### DOCUMENT EXCERPT
####
[Devel] [RFC] how should we deal with dead memcgs' kmem caches?

Sun Apr 20 03:39:31 PDT 2014

Hi,

>From my pov one of the biggest problems in kmemcg implementation is how
to handle per memcg kmem caches that have objects when the owner memcg
is turned offline. Actually there are two issues here. First, when and
where we should initiate cache destruction (e.g. schedule destruction
work from kmem_cache_free when the last object goes away, or reap them
periodically). Second, how to prevent races between kmem_cache_destroy
and kmem_cache_free for a dead cache: the point is kmem_cache_free may
want to access the kmem_cache structure after it releases the object
potentially making the cache destroyable.

Here I'd like to present possible ways of sorting out this problem,
their pros and cons, in the hope that you will share your thoughts on
them and perhaps we will be able to come to a consensus about which way
we should choose.

* How it works now *

We count pages (slabs) allocated to a per memcg cache in
memcg_cache_params::nr_pages. When a memcg is turned offline, we set the
memcg_cache_params::dead flag, which makes slab freeing functions
schedule the memcg_cache_params::destroy work, which destroys the cache
(see memcg_release_pages), as soon as nr_pages reaches 0.

Actually, it does not work as expected: kmem caches that have objects on
memcg offline will be leaked, because both slab and slub designs never
free all pages on kmem_cache_free to speed up further allocs/frees.

Furthermore, currently we don't handle possible races between
kmem_cache_free/shrink and the destruction work - we can still use the
cache in kmem_cache_free/shrink after we freed the last page and
initiated destruction.

* Way #1 - prevent dead kmem caches from caching slabs on free *

We can modify sl[au]b implementation so that it won't cache any objects
on free if the kmem cache belongs to a dead memcg. Then it'd be enough
to drain per-cpu pools of all dead kmem caches on css offline - no new
slabs will be added there on further frees, and the last object will go
away along with the last slab.
####
### LISTING
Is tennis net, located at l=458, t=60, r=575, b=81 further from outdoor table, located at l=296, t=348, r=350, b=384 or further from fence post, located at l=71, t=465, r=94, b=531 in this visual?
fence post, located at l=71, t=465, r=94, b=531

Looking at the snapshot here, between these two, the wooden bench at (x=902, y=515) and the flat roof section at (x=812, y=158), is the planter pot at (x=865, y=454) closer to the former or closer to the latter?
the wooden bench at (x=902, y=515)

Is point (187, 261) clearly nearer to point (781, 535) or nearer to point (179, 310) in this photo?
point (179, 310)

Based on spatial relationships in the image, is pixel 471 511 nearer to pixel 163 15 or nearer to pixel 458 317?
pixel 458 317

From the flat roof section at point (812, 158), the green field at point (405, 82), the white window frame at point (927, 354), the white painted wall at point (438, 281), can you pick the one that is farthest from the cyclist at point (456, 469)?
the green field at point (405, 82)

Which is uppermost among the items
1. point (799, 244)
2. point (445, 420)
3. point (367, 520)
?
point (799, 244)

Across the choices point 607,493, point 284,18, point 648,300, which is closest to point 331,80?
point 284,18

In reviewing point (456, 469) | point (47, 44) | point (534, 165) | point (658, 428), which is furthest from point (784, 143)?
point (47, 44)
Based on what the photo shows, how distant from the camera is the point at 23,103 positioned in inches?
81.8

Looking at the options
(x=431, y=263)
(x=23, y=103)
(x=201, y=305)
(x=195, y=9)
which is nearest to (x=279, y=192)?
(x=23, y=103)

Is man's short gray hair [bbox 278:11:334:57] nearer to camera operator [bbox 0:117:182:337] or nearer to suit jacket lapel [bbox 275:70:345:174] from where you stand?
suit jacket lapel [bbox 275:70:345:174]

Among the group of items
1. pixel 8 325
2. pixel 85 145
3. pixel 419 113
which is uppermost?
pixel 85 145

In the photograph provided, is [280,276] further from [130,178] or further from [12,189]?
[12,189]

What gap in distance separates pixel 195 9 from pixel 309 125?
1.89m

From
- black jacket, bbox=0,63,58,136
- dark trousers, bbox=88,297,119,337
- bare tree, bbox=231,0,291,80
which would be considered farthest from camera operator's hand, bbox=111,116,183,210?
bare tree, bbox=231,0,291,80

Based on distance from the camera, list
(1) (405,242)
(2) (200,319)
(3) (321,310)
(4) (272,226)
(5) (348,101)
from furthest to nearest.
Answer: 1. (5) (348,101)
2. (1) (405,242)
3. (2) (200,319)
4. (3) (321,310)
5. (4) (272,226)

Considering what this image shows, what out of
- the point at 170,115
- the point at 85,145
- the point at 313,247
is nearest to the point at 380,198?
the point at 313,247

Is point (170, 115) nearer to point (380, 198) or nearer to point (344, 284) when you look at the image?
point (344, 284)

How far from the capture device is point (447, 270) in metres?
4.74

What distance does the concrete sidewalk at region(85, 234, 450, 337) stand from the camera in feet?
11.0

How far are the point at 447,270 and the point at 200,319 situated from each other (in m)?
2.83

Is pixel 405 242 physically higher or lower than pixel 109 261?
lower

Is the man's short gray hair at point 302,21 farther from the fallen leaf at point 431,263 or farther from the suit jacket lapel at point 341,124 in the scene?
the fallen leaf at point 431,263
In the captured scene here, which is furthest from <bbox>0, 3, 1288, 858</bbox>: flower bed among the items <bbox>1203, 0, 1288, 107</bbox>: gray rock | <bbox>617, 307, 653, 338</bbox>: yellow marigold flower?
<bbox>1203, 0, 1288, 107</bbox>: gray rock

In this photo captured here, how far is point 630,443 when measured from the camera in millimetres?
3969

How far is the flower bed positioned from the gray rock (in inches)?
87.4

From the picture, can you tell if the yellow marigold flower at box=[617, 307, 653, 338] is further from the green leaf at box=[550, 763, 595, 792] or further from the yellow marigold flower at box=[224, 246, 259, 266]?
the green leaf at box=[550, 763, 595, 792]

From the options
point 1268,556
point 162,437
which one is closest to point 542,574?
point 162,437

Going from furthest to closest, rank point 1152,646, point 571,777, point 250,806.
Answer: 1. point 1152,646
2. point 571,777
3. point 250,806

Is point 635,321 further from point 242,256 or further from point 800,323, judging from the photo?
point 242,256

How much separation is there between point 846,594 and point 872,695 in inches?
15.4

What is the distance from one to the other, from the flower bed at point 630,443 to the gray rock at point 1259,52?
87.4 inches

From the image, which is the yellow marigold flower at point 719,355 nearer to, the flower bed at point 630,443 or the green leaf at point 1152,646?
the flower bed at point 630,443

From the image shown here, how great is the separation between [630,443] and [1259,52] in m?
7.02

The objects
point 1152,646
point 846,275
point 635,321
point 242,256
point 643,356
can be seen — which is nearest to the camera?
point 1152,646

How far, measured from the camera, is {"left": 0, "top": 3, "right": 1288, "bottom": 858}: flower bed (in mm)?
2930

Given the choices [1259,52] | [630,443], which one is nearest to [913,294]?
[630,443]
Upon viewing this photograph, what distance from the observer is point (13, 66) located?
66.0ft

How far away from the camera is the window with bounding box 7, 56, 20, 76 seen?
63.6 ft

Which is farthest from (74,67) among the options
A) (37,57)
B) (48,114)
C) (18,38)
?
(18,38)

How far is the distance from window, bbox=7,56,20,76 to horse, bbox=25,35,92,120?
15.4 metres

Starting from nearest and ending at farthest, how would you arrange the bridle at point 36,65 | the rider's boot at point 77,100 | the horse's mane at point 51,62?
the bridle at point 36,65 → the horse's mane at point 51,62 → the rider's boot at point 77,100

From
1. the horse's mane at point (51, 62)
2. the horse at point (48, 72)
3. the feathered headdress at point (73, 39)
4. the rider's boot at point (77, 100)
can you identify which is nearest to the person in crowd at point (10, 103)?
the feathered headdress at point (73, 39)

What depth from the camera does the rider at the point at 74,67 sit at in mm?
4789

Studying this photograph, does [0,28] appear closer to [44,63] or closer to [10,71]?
####
### PROBLEMS TO WORK ON
[1] In the RFC on dead memcgs' kmem caches, which field counts the pages (slabs) allocated to a per memcg cache?
[2] Continue the RFC on dead memcgs' kmem caches from the point where it stops.

### REPLIES
[1] memcg_cache_params::nr_pages

[2]
Pros: don't see any
Cons:
 - have to intrude into sl[au]b internals
 - frees to dead caches will be noticeably slowed down

We still have to solve kmem_cache_free vs destroy race somehow, e.g. by
rearranging operations in kmem_cache_free so that nr_pages is always
decremented in the end.

* Way #2 - reap caches periodically or on vmpressure *

We can remove the async work scheduling from kmem_cache_free completely,
and instead walk over all dead kmem caches either periodically or on
vmpressure to shrink and destroy those of them that become empty.

That is what I had in mind when submitting the patch set titled "kmemcg:
simplify work-flow":
	https://lkml.org/lkml/2014/4/18/42

Pros: easy to implement
Cons: instead of being destroyed asap, dead caches will hang around
until some point in time or, even worse, memory pressure condition.

Again, it has nothing to say about the free-vs-destroy race. I was
planning to rearrange operations in kmem_cache_free as I described above.

* Way #3 - re-parent individual slabs *

Theoretically, we could move all slab pages belonging to a kmem cache of
a dead memcg to its parent memcg's cache. Then we could remove all dead
caches immediately on css offline.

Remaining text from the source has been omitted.